Beta 2 now available - beta testers please update

**m0ti** · 02-26-2003, 12:20 AM

WinXP Pro,
CLI Client default switches:

ERROR: [777.000] {ncbi_http_connector.c, line 217} [HTTP] Error writing body at offset 8192

ERROR: [777.000] {ncbi_http_connector.c, line 117} [HTTP] Retry attempt(s) exhausted, giving up
ERROR: [000.000] {foldtrajlite2.c, line 3618} Error during upload: NO RESPONSE FROM SERVER - WILL TRY AGAIN LATER
ERROR: [777.000] {ncbi_http_connector.c, line 217} [HTTP] Error writing body at offset 8192
ERROR: [777.000] {ncbi_http_connector.c, line 117} [HTTP] Retry attempt(s) exhausted, giving up
ERROR: [000.000] {foldtrajlite2.c, line 3618} Error during upload: NO RESPONSE FROM SERVER - WILL TRY AGAIN LATER
FATAL ERROR: [012.002] {trajtools.c, line 2377} Attempt to insert duplicate residue number into database

The fatal error occurred during Trajectory Distribution.

**m0ti** · 02-26-2003, 12:23 AM

Originally posted by Brian the Fist
Sounds like a full disk (or no permission to write).

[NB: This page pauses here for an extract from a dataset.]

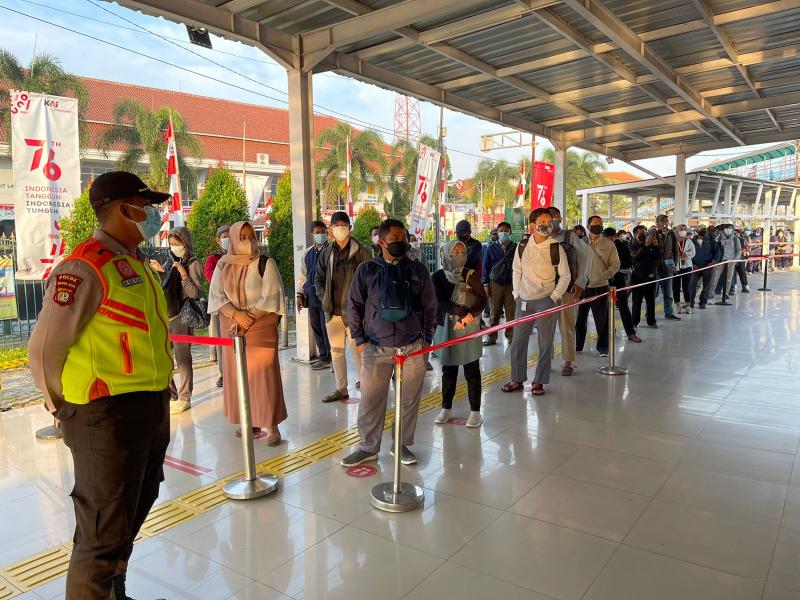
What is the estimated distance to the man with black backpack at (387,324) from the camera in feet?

It cannot recover from that sort of error for obvious reasons. (Probably your /tmp partition). This error is directly from a failed fwrite (i.e. not all elements were written) and so is pretty straight-forward.

Disk is not full (all partitions have free space) and all permissions are there. This happened after leaving the client on the entire day.

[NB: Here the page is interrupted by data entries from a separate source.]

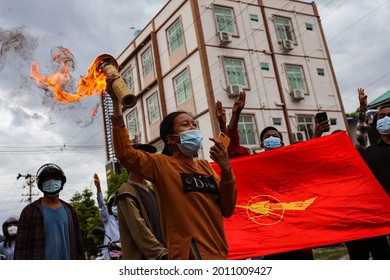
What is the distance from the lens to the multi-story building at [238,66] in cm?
2041

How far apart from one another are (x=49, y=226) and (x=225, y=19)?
768 inches

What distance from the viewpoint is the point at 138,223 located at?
9.77 ft

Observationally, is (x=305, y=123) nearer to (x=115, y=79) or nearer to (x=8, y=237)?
(x=8, y=237)

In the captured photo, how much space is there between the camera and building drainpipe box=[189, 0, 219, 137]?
1953 cm

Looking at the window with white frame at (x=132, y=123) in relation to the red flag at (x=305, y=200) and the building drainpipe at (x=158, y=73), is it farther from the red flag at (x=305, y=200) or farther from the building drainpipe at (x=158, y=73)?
the red flag at (x=305, y=200)

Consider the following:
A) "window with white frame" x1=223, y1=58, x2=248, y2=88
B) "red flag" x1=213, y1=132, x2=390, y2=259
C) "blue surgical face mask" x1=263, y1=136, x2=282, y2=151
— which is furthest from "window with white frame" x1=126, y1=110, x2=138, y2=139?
"red flag" x1=213, y1=132, x2=390, y2=259

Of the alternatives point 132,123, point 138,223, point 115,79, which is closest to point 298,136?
point 132,123

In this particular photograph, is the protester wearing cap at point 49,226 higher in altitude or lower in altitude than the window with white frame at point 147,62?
lower

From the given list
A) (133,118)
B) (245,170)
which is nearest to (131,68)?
(133,118)

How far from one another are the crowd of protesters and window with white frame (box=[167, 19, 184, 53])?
18.4 meters

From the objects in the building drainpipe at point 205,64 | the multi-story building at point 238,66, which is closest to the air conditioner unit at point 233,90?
the multi-story building at point 238,66

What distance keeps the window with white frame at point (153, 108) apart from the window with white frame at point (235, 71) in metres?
5.22

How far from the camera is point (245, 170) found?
498cm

perhaps it couldn't upload to the server for a while so the buffer on disk got full?

Or is the buffer now infinitely large?

**m0ti** · 02-26-2003, 12:52 AM

Originally posted by Brian the Fist
The point system SHOULD be in place right now. Please test this for us too You should, I believe, get 5000 points for gen 0 (but this may be changed to 200), and for gen. x you should get 200*sqrt(x) points (ok, whip out those calculators). If this is NOT the case please let me know and I'll check it out.

Aside from this, I've gone through the whole thread and identified 7 bugs and 7 features (including stuff Chris and I have decided to add) which I will now fix and/or shove into the next beta, which I should hopefully have ready later this week. Any further betas after this will likely be to play with parameters like size of and number of generations to optimize those a bit more but I think you've all done a really great job at nailing all the bugs and even potential bugs. You found some things I really didn't expect with such a relatively small testing group (under 100 of you anyways).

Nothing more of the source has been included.